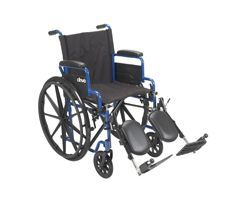 "Drive Blue Streak Wheelchair-Elevating Leg Rests-20"" Seat"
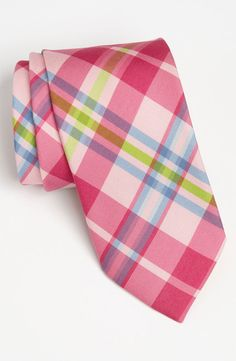 Cool summer tie. Peter Millar Woven Silk Tie at Nordstrom.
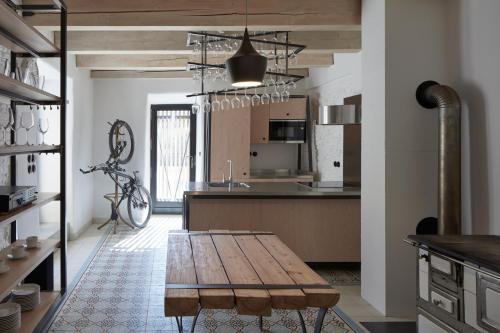 Kuchyň nebo kuchyňský kout v ubytování Stajnhaus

● Assignment:
The listing above is to be written out again exactly, with its pictures omitted.

● Written response:
 "Drive Blue Streak Wheelchair-Elevating Leg Rests-20"" Seat"
 Cool summer tie. Peter Millar Woven Silk Tie at Nordstrom.
 Kuchyň nebo kuchyňský kout v ubytování Stajnhaus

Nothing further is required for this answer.